◆ Yapılacaklar ◆
1. Galatasaray yazısına göre Şenol Güneş maç boyunca elindeki deftere ne yaptı?
2. Galatasaray yazısında "11 Aralık '11" sözlerinden "Galatasaray maçında yaşadı." sözlerine kadar olan kısmı olduğu gibi alıntılayın.
3. Galatasaray yazısındaki "Trabzonspor üst üste oynadığı bu iki büyük maçta gösterdi ki başka bir oyun planı da yok." cümlesini İngilizceye çevirin.

◆ Metin Bölümü ◆
════════════════

Mlliyet Milliyet Blog Milliyet Blog
 
Facebook Connect
Blog Kategorileri
 

11 Aralık '11

 
Kategori
Spor
 

Galatasaray'ın yerleşik ezberi bozan oyun anlayışı

Maç boyunca Şenol Güneş elinde tuttuğu deftere bir sürü notlar aldı. Bu notları ne şekilde değerlendirdiği konusunda bir fikir edinemiyoruz çünkü Trabzonspor, Beşiktaş karşısında nasıl oynamış ve ne türden çaresizlikler içinde kalmışsa çok daha ağırını Galatasaray maçında yaşadı.

Burak Yılmaz rakip takımın defansı ile orta alana yakın bir yerde ve aynı çizgi üzerinde oynadığında inanılmaz etkili bir oyuncu olduğunu her seferinde gösterdi. Ancak defans kendi kalesine yakın oynayıp Burak’ın topla uzun mesafeli koşuşunsa izin vermediğinde genç oyuncunun bütün etkinliği yok oluyor, sıradanlaşıyor.

Trabzonspor üst üste oynadığı bu iki büyük maçta gösterdi ki başka bir oyun planı da yok.

Şenol Güneş bu maçı kaybedeceğini anlamış olacak oyuna müdahalede bulunmak yerine not tutmayı tercih etti. Böylece her geçen dakika takımının çaresizliğini arttırdı. Trabzonspor da oyunu bıraktı. Özellikle ikinci yarıda sahada mücadele etmeyen bir takım izledik.

════════════════

◆ Toplanan Veriler ◆

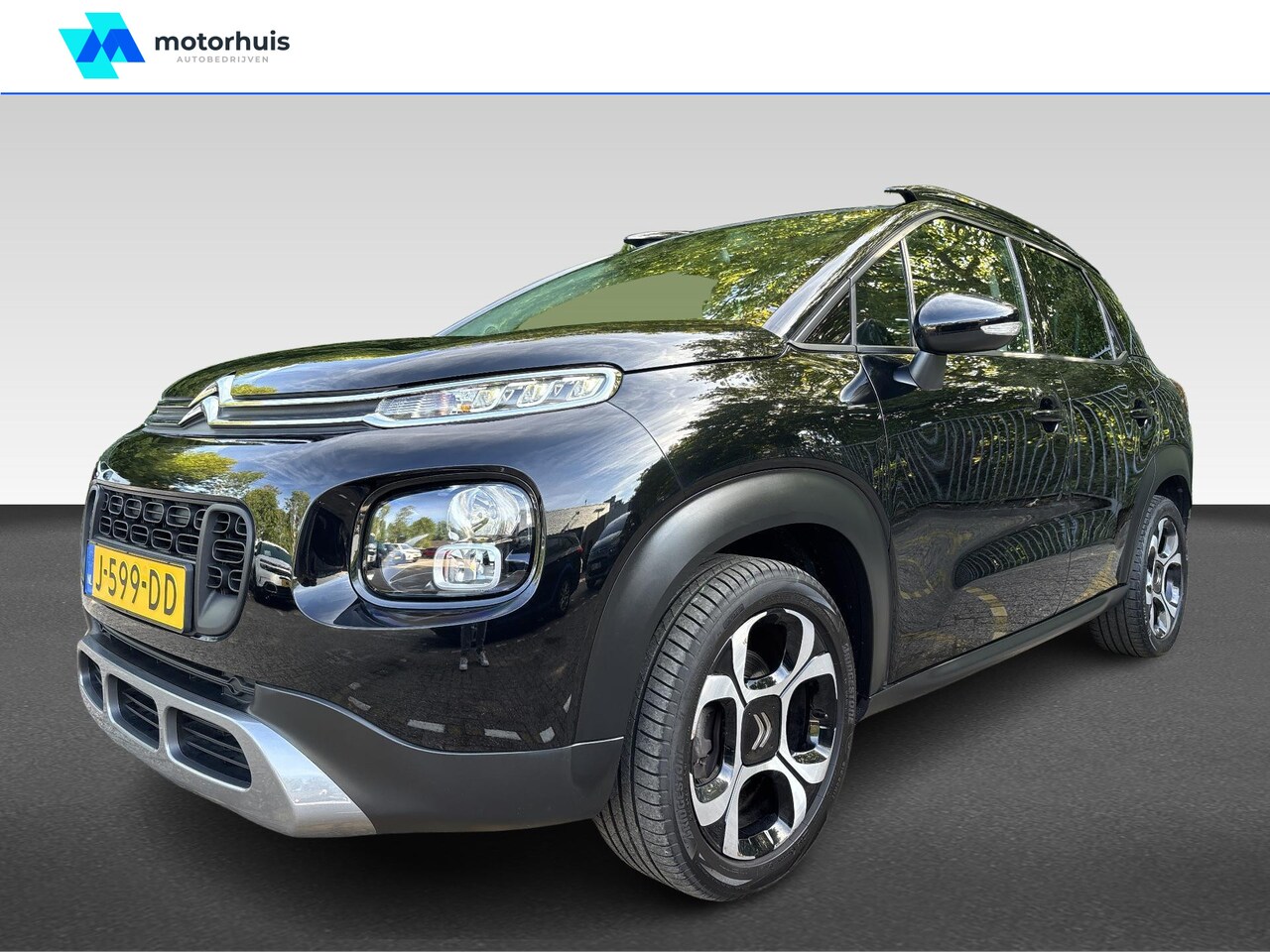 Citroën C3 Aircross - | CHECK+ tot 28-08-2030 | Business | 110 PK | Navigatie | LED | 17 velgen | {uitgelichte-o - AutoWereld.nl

════════════════

◆ Görev Sonuçları ◆
1. Deftere bir sürü not aldı.

2.
11 Aralık '11

 
Kategori
Spor
 

Galatasaray'ın yerleşik ezberi bozan oyun anlayışı

Maç boyunca Şenol Güneş elinde tuttuğu deftere bir sürü notlar aldı. Bu notları ne şekilde değerlendirdiği konusunda bir fikir edinemiyoruz çünkü Trabzonspor, Beşiktaş karşısında nasıl oynamış ve ne türden çaresizlikler içinde kalmışsa çok daha ağırını Galatasaray maçında yaşadı.

3. In these two big matches played back to back, Trabzonspor showed that it has no other game plan either.